The result is another problem that was created for the economy, a working class of poor people. With hundreds of billions of dollars thrown stupidly into the winds, with failed initiatives that produced nothing but more pain and misery, a greater dependency class and the deepening of financial wounds, where is the job-growth that was promised when the politician screamed the need for stimulus, bank bail outs, green initiatives and quantitative easing? Instead, we are saddled with almost 33% of all working families struggling at the poverty rate of income. The rising number of 'working poor' in this country in itself, proves the lack of leadership and failure of this government's policies.
It appears to me, that all of these initiatives have benefited no one except the big banks, the large campaign contributors, and those on the inside of the beltway in the 'Land of Oz' that we call Washington, D.C. Job growth and job creation appears to be nothing more than misleading talking points of the politicians that they spoon feed the populace, so they can keep their mystical lives of opulence and overabundance alive and well at our expense in their Wonderland. When will enough be enough?
The truth is, the U.S. economy is on life support. It will require extensive changes in order to be pronounce it a survivor. The average American is suffering. Many are being forced to tap into their retirement in order to get along. With savings deteriorating and prices moving up, the problem created by this lack of leadership will only get worse. It cannot be corrected by printing more money, increasing the national debt or big government. Someone needs to take a chainsaw to this government's out-of-control spending and slash it profusely. In a remake of the words of Marie Antoinette, "Let the politicians eat the cake!"
The Housing Recovery-
Is the so-called housing real or make believe? What is driving the rise in pricing?
I believe it is in itself something that has never been seen before. It is not the purchasing of homes by individuals as it is instead the surge in the purchasing of homes by institutions.
Institutions are purchasing existing homes and turning them into rentals. The Blackstone Group itself has bought $2.5 billion worth of homes --- over 16,000 units with cash.
With this surge of institutional home purchasing and turning them into rental units, other institutions are doing the same. Why not? Investments in other sectors are producing slim pickings. However, this isn't an actual recovery, instead it is a 'shift' in home ownership from individuals to renters. The question of any verisimilitude is, what happens when these investors see a better rate of return somewhere else?

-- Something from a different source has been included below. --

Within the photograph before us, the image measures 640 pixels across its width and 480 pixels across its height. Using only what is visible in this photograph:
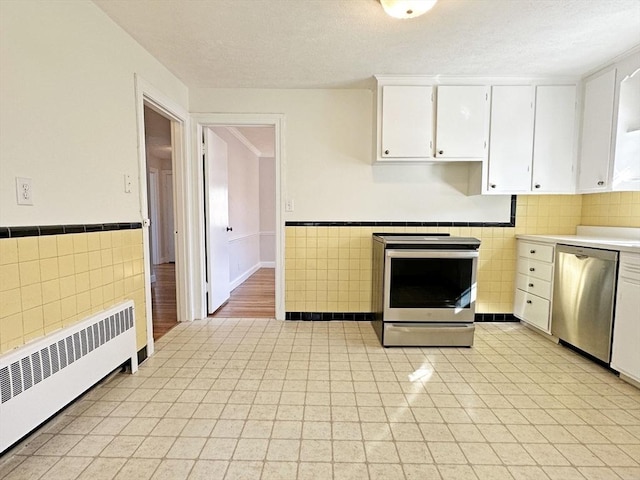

First-time home buyers are declining, and that is not something you want to see in a recovery. We need jobs, good-paying jobs in order to reverse this effect.
Where do we stand?
Reality is real, there is no doubt about it. As contractors, we must take care of our businesses and families. That means accepting reality and adapting to the changes that are taking place around us.
There will be opportunities, maybe not in great number, but it will be what you make of it. This will require a re-invention of your business and mindset. You must no longer wait for your phone to ring, instead, make yourself competitive and innovative in this economy.
Earlier, I said that even in the Great Depression, there were those that survived and thrived. I believe that a "Street-Smart" contractor can and will do the same in this Great Recession. The question this economic picture has painted for you is this, are you capable of becoming that "Street-Smart" contractor?